In many ways, this book functions as a genealogy of intellectual history and a critique of modern culture, in much the same way as books like Alasdair McIntyre’s After Virtue or David Wells’s No Place for Truth do. But in his critique the point on which Allison takes his stand is the Reformation doctrine of justification, the formal cause of which is the righteousness of Christ imputed or “worded” (logidzomai) to us. It is this transcendent act that stands in contrast to both ancient and modern attempts to root our justification somewhere else.

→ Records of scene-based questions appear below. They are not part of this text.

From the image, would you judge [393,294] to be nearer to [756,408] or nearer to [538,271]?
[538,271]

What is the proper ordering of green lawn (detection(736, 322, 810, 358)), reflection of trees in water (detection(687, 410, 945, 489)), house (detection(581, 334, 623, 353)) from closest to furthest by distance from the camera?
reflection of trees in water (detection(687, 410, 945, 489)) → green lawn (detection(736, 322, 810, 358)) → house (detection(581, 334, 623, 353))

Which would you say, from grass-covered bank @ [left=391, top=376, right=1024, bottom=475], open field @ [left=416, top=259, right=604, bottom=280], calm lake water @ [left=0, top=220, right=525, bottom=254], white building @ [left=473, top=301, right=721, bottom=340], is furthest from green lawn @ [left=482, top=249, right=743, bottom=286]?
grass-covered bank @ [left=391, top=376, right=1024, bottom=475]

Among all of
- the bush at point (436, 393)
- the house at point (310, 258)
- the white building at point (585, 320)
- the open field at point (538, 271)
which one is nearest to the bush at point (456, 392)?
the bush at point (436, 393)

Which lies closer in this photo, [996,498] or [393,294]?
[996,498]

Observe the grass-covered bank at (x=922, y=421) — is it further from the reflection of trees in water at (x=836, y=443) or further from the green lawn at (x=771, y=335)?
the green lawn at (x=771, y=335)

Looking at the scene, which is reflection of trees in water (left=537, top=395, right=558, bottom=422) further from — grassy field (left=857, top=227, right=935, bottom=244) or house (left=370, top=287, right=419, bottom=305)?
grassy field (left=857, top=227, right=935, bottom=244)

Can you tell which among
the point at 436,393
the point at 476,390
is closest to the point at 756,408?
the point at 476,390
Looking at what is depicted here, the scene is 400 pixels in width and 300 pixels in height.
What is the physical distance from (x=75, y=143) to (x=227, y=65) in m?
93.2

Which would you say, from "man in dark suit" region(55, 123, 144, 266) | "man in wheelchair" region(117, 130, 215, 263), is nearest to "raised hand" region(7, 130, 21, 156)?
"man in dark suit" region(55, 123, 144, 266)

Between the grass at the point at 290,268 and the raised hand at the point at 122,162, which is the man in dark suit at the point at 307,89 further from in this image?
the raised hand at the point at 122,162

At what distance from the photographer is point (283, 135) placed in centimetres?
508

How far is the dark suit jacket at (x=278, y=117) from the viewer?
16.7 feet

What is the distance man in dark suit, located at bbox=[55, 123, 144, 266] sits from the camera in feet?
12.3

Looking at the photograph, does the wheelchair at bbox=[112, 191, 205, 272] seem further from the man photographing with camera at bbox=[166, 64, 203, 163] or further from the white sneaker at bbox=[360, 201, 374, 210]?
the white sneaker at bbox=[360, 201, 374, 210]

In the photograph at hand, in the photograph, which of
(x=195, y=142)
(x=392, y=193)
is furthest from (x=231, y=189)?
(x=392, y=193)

The “arrogance” of the title takes two forms, modern-day versions of the yeast of the Sadducees and Pharisees. The Sadducean denial of resurrection and a transcendent judgment is equated with modern secularism, thriving after Newton in an atmosphere of materialism and (under the influence of the Enlightenment) the rejection of divine revelation as a source of knowledge. The advent of the Industrial Age brought the ability to manipulate nature on a large scale, a capacity compounded by the Digital Age. The tendency in human nature is toward radical autonomy, inimical to Christian faith; a tendency as well to discount the reality of evil and to place confidence in humanity rather than in God. This leads to idolatry, the enthronement of self, and the disintegration of both aesthetics and ethics as transcendent and objective values are displaced by the self-authenticating autonomous self.
On the other hand is modern Phariseeism, which evinces a confidence of a different sort. The book itself begins with William Temple’s description in Christianity and the Social Order of the individual at the center of his own world. Modern Pharisees attempt to maintain their own center through self-esteem rather than good works (the different and yet similar recipe of the biblical Pharisees). What both have in common is the desire to establish their own righteousness, a variation in turn on the modern Sadducean theme of confidence in humanity. Allison also offers what amounts to a lengthy excursus on the Pharisaic themes present in various Christian traditions: Anglican, Roman Catholic, and Protestant. One concludes by implication that the legalistic missteps of these traditions, deviating from a proper emphasis on the righteousness of Christ imputed to us, are in part responsible for the triumph of both the modern Phariseeism of self-esteem (directly) and the secularism of modern Sadduceeism (by way of reaction).
The antidote to both is trust in Jesus Christ and his action for us….
It is a splendid book–one of those that merits re-reading now and then. Highly recommended.